Amendment Bill sparks outrage among transgender community in Karnataka
The Hindu
Karnataka's Transgender Amendment Bill faces backlash for threatening rights, identity, and legal protections of the marginalized transgender community.
Members of the Transgender community and trans rights activists in Karnataka have expressed shock and vehemently opposed the Transgender Persons (Protection of Rights) Amendment Bill, 2026 that has proposed significant changes to the Transgender Persons (Protection of Rights) Act, 2019.
Terming it a shocking attempt to take back the hard-won rights of the transgender community, they fear that the Bill, if passed, will strip the identity, access to rights, safety and legal protection of a large section of all already marginalised transgender community.
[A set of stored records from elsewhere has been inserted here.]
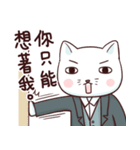 Cat CEO（個別スタンプ：25）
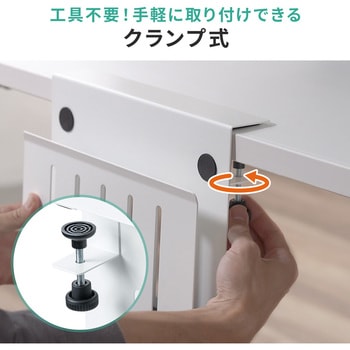 ホルダー サンワダイレクト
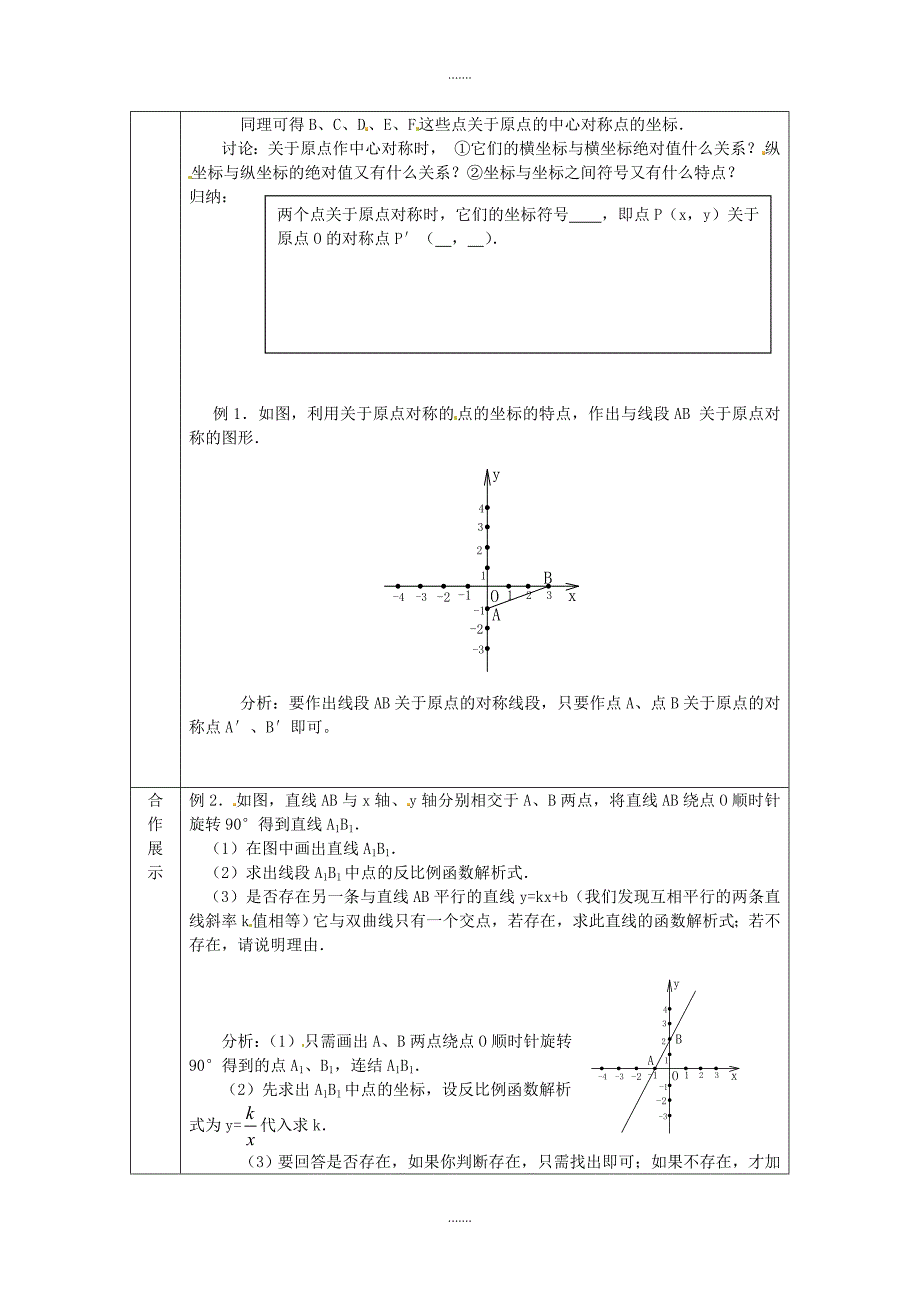 人教版九年级数学上册第23章学案23.2.3  关于原点对称的点的坐标_第2页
The Bill narrows the definition of “transgender person” to those having socio-cultural identities such as kinner, hujra, aravani, jogta, or eunuch, persons with specified intersex variations or congenital variations at birth, and persons or children forced to assume a transgender identity through mutilation or castration.
Further, it excludes persons with different sexual orientations and self-perceived sexual identities.
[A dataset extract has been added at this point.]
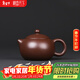藏壺天下【景舟窯珍藏】宜興紫砂壺純手工高檔茶具老紫泥呂振濤全手工西施 西施壺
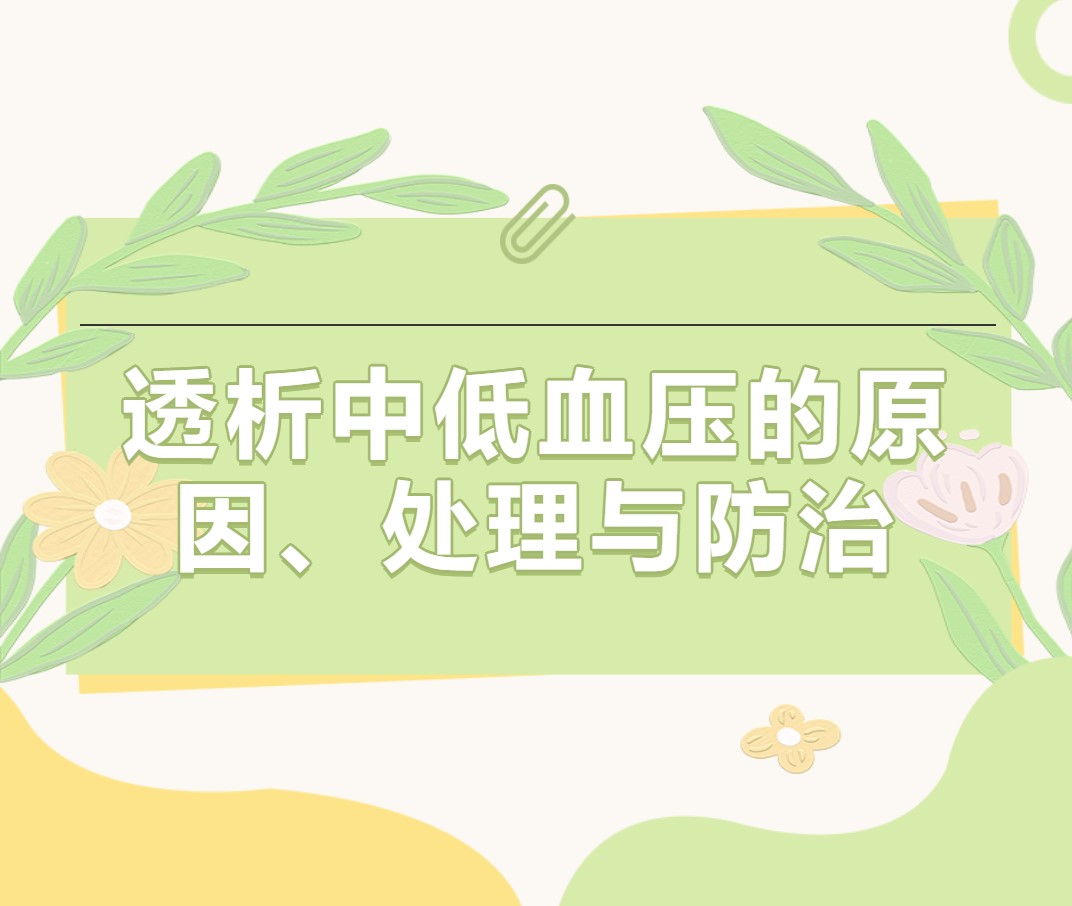 透析中低血壓的原因、處理與防治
Akkai Padmashali, who works for the rights of gender minorities, termed the Bill extremely regressive. Ms. Padmashali, who is a part the Karnataka State Gender and Sexuality Minorities Coalition for Convergence, called it “exclusionary” and noted that the amendment, instead of expanding the rights of the transgender community, contracts them.
“The only option for a transgender person under the Bill is a traditional identity. Those who see their identity on a spectrum fall outside this conservative new definition proposed by the amendment,” the coalition members pointed out.